• **Rows from a spatial reasoning dataset**:
#####

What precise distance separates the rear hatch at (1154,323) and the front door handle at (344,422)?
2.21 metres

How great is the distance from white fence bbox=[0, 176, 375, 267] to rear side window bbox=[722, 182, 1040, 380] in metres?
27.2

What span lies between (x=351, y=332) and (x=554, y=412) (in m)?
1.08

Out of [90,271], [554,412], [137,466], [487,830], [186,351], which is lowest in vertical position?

#####

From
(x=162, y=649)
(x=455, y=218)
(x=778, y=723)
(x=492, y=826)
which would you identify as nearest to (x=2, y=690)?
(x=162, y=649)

#####

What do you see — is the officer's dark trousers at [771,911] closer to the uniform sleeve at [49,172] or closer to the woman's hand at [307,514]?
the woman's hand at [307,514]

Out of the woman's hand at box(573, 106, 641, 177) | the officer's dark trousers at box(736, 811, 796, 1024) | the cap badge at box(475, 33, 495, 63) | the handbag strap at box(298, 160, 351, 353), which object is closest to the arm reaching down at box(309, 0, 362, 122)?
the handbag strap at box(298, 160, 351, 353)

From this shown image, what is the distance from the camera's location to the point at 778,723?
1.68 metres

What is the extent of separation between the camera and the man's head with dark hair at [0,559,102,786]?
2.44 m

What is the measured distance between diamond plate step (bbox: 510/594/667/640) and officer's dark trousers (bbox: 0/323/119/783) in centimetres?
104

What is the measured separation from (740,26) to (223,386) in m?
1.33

#####

• **Short exercise**: Pull out each line of the records above that contains the string "rear". Letter case counts.

• **Finished exercise**:
What precise distance separates the rear hatch at (1154,323) and the front door handle at (344,422)?
How great is the distance from white fence bbox=[0, 176, 375, 267] to rear side window bbox=[722, 182, 1040, 380] in metres?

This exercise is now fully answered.